Biochem Soc Trans. 2006 Dec;34(Pt 6):1173-7. doi: 10.1042/BST0341173.
Flavocytochrome P450 (cytochrome P450) BM3 is an intensively studied model system within the P450 enzyme superfamily, and is a natural fusion of a P450 to its P450 reductase redox partner. The fusion arrangement enables efficient electron transfer within the enzyme and a catalytic efficiency that cannot be matched in P450 systems from higher organisms. P450 BM3's potential for industrially relevant chemical transformations is now recognized, and variants with biotechnological applications have been constructed. Simultaneously, structural and mechanistic studies continue to reveal the intricate mechanistic details of this enzyme, including its dimeric organization and the relevance of this quaternary structure to catalysis. Homologues of BM3 have been found in several bacteria and fungi, indicating important physiological functions in these microbes and enabling first insights into evolution of the enzyme family. This short paper deals with recent developments in our understanding of structure, function, evolution and biotechnological applications of this important P450 system.
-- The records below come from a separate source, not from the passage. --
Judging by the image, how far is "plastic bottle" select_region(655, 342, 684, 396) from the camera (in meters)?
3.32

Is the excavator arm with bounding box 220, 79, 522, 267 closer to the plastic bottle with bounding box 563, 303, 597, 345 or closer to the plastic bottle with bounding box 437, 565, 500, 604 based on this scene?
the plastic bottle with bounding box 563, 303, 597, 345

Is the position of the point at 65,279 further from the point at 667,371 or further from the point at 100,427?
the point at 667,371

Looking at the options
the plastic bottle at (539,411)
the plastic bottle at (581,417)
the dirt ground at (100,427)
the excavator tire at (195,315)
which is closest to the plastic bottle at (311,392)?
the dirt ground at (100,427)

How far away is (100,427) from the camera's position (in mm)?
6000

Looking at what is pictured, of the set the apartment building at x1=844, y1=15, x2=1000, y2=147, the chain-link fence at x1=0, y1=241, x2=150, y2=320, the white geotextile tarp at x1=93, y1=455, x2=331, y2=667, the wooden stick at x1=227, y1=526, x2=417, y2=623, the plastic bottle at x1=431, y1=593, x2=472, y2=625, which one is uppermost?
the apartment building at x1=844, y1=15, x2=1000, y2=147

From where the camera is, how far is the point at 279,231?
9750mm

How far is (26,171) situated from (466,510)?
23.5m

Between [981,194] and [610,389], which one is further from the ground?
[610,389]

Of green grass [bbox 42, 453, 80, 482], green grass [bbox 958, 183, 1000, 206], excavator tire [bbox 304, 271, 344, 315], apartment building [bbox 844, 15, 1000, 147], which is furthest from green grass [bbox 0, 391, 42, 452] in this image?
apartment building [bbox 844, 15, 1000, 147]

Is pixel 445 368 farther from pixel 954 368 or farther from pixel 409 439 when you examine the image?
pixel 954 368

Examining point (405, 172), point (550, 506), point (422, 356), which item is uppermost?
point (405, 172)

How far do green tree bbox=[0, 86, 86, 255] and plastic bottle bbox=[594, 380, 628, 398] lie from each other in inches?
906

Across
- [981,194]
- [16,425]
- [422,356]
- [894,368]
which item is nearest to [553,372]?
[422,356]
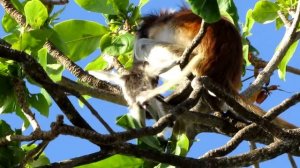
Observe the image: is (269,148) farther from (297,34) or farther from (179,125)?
(297,34)

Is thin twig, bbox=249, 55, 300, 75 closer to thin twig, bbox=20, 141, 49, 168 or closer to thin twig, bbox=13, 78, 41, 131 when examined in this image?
thin twig, bbox=13, 78, 41, 131

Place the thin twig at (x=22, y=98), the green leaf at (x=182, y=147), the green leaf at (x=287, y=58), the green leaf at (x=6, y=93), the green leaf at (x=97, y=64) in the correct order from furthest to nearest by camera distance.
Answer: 1. the green leaf at (x=97, y=64)
2. the green leaf at (x=287, y=58)
3. the green leaf at (x=6, y=93)
4. the green leaf at (x=182, y=147)
5. the thin twig at (x=22, y=98)

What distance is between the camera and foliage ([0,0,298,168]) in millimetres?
2734

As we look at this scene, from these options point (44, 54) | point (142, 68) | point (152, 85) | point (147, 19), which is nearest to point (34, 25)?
point (44, 54)

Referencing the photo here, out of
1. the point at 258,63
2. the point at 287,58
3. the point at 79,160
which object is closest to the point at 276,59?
the point at 287,58

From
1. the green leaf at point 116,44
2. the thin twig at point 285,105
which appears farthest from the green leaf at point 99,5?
the thin twig at point 285,105

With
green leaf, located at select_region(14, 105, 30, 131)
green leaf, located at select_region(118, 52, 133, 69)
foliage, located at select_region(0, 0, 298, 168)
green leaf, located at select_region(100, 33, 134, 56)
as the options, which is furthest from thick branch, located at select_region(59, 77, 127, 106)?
green leaf, located at select_region(118, 52, 133, 69)

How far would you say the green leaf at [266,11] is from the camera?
160 inches

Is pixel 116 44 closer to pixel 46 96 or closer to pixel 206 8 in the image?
pixel 46 96

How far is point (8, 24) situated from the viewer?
374 cm

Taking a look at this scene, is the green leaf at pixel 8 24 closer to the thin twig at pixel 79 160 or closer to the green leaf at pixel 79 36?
the green leaf at pixel 79 36

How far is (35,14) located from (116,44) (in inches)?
30.6

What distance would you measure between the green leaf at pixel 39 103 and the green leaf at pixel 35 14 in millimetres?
372

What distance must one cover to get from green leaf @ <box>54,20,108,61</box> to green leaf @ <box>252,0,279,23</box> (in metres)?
0.92
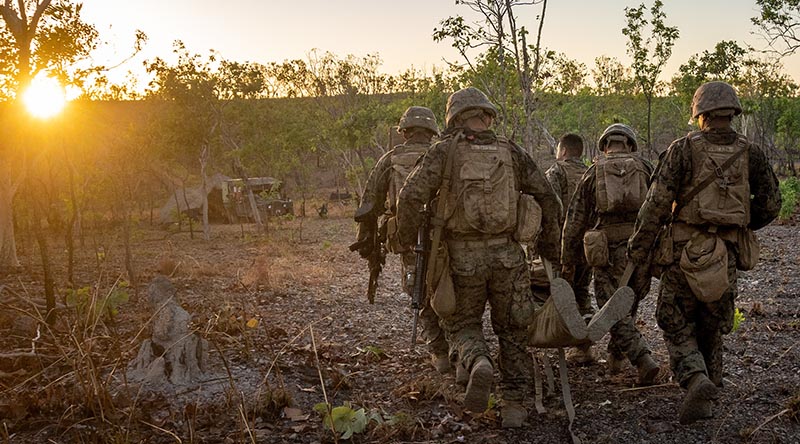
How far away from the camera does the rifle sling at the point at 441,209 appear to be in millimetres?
3979

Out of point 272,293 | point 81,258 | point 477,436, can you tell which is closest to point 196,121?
point 81,258

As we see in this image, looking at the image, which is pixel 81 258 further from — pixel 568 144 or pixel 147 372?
pixel 568 144

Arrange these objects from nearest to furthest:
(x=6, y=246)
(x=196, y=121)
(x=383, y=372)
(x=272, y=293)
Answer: (x=383, y=372)
(x=272, y=293)
(x=6, y=246)
(x=196, y=121)

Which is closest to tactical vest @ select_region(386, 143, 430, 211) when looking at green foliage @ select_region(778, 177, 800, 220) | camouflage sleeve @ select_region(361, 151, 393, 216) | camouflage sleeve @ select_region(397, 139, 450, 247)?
camouflage sleeve @ select_region(361, 151, 393, 216)

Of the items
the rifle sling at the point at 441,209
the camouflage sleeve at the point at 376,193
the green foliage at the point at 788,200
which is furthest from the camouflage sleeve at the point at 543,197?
the green foliage at the point at 788,200

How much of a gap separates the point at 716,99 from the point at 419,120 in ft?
7.84

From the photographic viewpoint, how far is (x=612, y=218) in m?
4.89

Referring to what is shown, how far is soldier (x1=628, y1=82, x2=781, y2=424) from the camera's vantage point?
381 centimetres

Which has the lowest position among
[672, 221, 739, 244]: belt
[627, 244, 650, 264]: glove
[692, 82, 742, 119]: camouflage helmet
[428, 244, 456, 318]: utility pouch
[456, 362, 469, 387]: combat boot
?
[456, 362, 469, 387]: combat boot

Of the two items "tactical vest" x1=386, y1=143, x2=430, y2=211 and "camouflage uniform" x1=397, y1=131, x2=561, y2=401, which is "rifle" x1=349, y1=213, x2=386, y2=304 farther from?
"camouflage uniform" x1=397, y1=131, x2=561, y2=401

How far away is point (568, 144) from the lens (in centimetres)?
564

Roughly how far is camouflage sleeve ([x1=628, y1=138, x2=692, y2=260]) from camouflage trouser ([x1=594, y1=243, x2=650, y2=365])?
1.06 ft

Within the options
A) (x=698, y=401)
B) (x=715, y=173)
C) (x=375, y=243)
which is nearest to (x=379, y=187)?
(x=375, y=243)

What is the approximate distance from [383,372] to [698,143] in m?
2.96
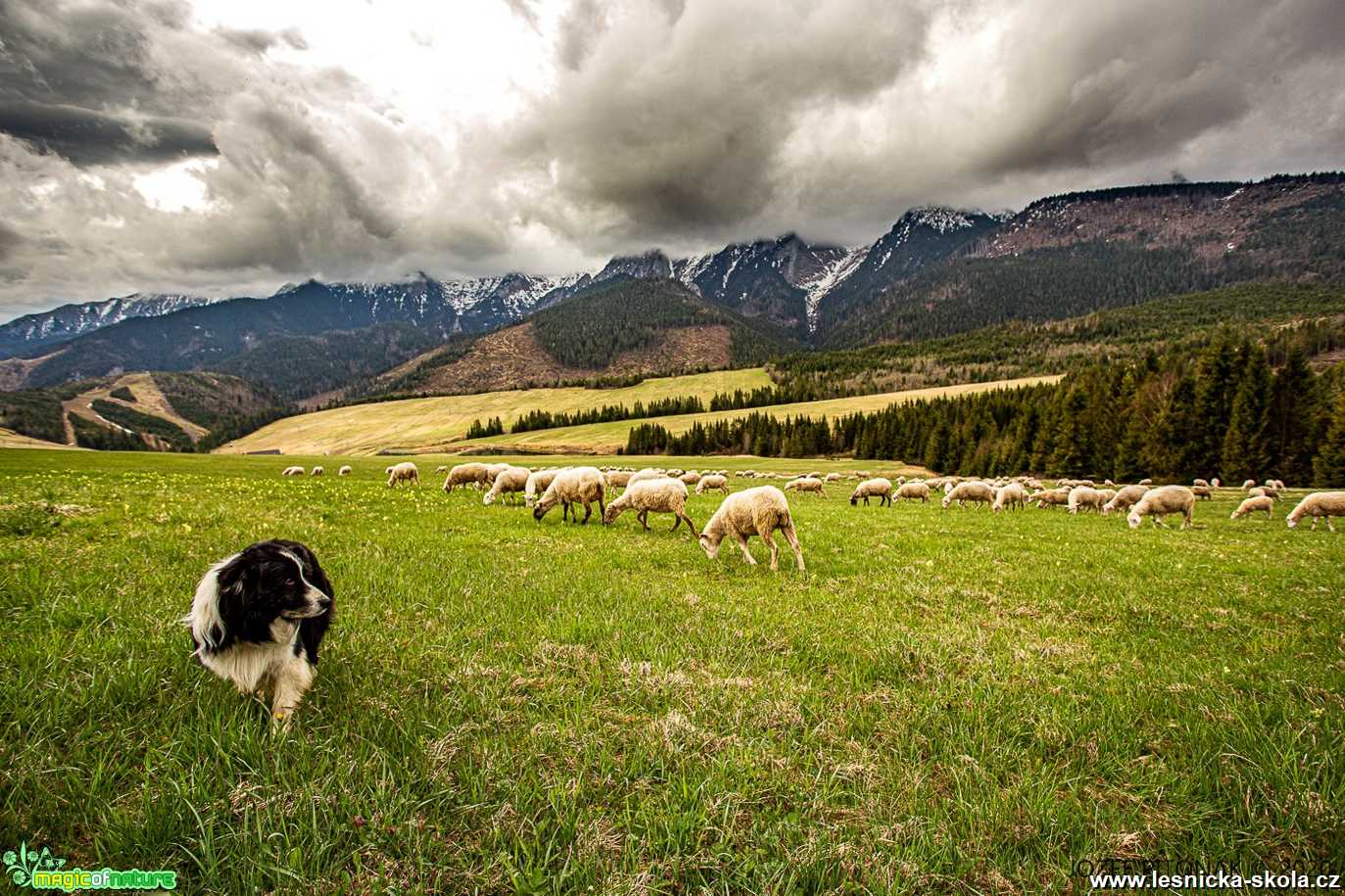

黄素细胞色素P450(细胞色素P450)BM3是P450酶超家族中一个经过深入研究的模型系统,它是一种P450与其P450还原酶氧化还原伴侣的天然融合体。这种融合结构使得酶内能够进行高效的电子转移,并且具有较高的催化效率,这是高等生物的P450系统所无法比拟的。现在人们已经认识到P450 BM3在工业相关化学转化方面的潜力,并且构建了具有生物技术应用价值的变体。与此同时,结构和机理研究不断揭示该酶复杂的机理细节,包括其二聚体结构以及这种四级结构与催化作用的相关性。在几种细菌和真菌中发现了BM3的同源物,这表明该酶在这些微生物中具有重要的生理功能,并且有助于初步了解该酶家族的进化情况。这篇短文论述了我们在理解这个重要的P450系统的结构、功能、进化和生物技术应用方面的最新进展。